Aim of the exercise. What you return should be only the lines in the entries below between the one holding "Ixodes Ricinus Castor" and the one holding "Small photo of", ends included, with every picture left out.

══ Exercise materials

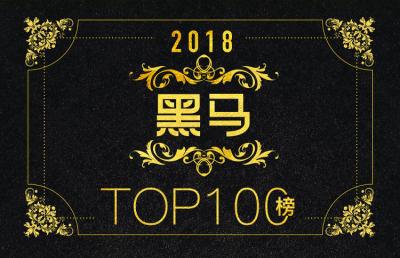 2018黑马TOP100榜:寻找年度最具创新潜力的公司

════
══ Exercise materials

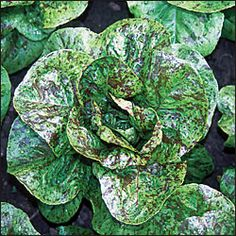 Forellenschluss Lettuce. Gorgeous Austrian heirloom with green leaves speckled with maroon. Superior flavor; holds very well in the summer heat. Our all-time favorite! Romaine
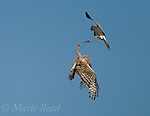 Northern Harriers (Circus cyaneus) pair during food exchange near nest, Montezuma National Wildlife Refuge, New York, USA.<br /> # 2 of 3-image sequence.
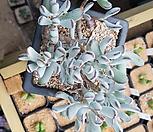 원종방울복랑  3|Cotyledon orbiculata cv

════
══ Exercise materials

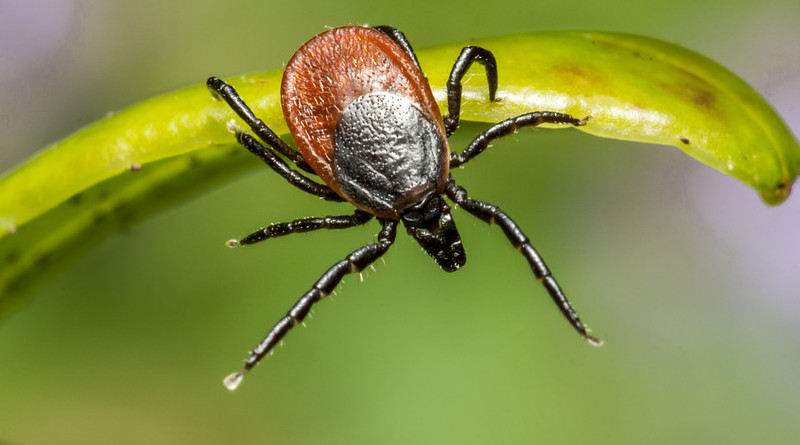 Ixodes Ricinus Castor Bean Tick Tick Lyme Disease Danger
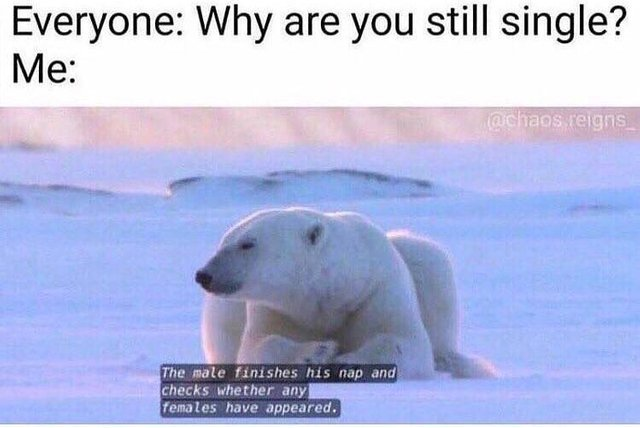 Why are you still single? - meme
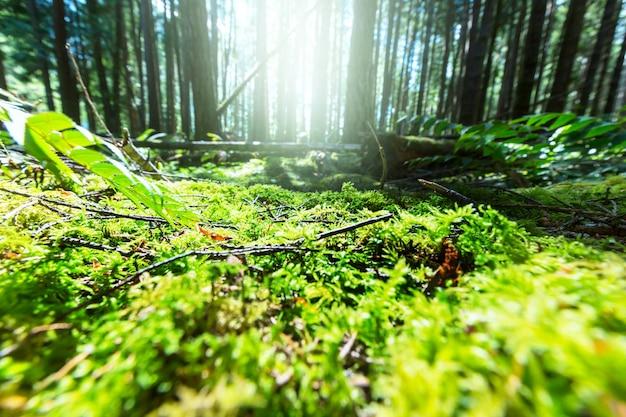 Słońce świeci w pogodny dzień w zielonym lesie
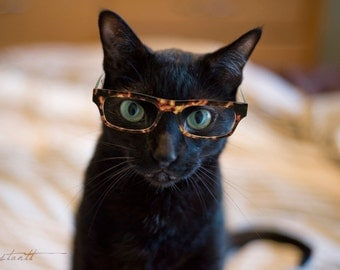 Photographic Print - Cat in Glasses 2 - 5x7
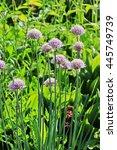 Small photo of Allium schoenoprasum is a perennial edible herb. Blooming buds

════

Result of this exercise.
 Ixodes Ricinus Castor Bean Tick Tick Lyme Disease Danger
 Why are you still single? - meme
 Słońce świeci w pogodny dzień w zielonym lesie
 Photographic Print - Cat in Glasses 2 - 5x7
 Small photo of Allium schoenoprasum is a perennial edible herb. Blooming buds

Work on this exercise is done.